My fiancé and I tried these cheeses together and out of all of them, this was his favorite. It was my second favorite after the Brie.
The Gruyère
I thought the Gruyère was tasty, if not super-special like the Brie. It was fun to have a hard vegan cheese in the mix, and I appreciated its tiny bit of sharpness. That was a flavor I always used to love in Swiss cheese. Otherwise it was somewhat plain relative to the others, but it did add something unique to the line up and would make for a lovely appetizer with interesting crackers and wine.
Traditional Gruyère is creamy, salty, and mildly nutty, and I’d say that this basically checked those boxes. I didn’t get very creative with our Gruyère wedge – I added it to a vegan charcuterie board – but other reviewers did more interesting things like grate it over an onion tart, stuff it in a quesadilla, and melt it over french onion soup, with great reported success.
The Balsamic Fig Fromage
If the Gruyère leaned on the plainer side, the Balsamic Fig Fromage is on the other end of the spectrum. It’s somewhere between hard and soft, and full of flavor from the figs, walnuts, and balsamic. I’d say it’s sweet enough to be considered a dessert cheese, but not overly sweet. It’s also got some savoriness from the cashews and walnuts. Very, very tasty.

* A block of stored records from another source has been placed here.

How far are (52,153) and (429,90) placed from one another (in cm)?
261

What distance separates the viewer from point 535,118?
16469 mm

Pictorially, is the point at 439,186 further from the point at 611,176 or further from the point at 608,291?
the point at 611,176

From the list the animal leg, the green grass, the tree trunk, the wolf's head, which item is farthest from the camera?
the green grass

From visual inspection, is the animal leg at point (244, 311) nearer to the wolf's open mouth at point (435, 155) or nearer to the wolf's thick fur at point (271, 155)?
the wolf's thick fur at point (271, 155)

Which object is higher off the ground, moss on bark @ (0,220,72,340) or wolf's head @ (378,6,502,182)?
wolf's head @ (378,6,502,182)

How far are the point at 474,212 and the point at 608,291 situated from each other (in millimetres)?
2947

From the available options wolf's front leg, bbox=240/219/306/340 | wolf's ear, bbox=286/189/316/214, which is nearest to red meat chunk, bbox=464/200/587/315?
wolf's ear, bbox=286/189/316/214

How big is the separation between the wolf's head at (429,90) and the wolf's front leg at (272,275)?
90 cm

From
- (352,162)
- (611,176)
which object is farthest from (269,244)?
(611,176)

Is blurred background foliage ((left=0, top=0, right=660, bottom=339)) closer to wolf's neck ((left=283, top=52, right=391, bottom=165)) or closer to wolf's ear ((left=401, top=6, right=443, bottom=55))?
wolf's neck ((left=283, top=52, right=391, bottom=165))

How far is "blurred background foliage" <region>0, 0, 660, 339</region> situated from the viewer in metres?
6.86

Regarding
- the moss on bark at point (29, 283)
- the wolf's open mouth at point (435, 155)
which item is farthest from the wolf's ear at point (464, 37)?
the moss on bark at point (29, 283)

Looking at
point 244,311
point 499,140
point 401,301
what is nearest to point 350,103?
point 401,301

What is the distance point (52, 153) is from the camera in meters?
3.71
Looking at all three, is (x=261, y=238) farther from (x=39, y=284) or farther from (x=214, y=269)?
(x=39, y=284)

As this is a generic, “fromage,” there isn’t really a traditional cheese to compare it to. It stands proudly as its own thing anyway. Next to the brie, this is another fan favorite product according to reviews on Rebel Cheese’s site. One reviewer said, “I WEPT. Actual tears of joy cascaded down my face as I took a chunk of this delicious cheese and spread it on some swedish crisp bread, like I used to do when I was little, with dairy cheese.” Tear-inducing vegan cheese? Okay, Rebel Cheese!!
Final Thoughts on Rebel Cheese
Rebel Cheese’s products are pretty spectacular work, I would say. I’d reorder them as a treat for our household, and every single cheese we tried I would be proud to serve to vegan and non-vegan guests alike. I would also happily gift them to any vegan in my life.
One consideration is that each cheese is around $20, so these may feel more like artisanal or special occasion cheese than something to keep stocked in the fridge at all times—also because online ordering can be less than convenient. Though note that they have a store locator on their site to find their products in retail and restaurants. And if you’re ever in Austin or NYC, stop by their dedicated shops!
Next up? I’ve got my eye on the Strawberry Basil Fromage and Truffle Brie. Mmm, mm.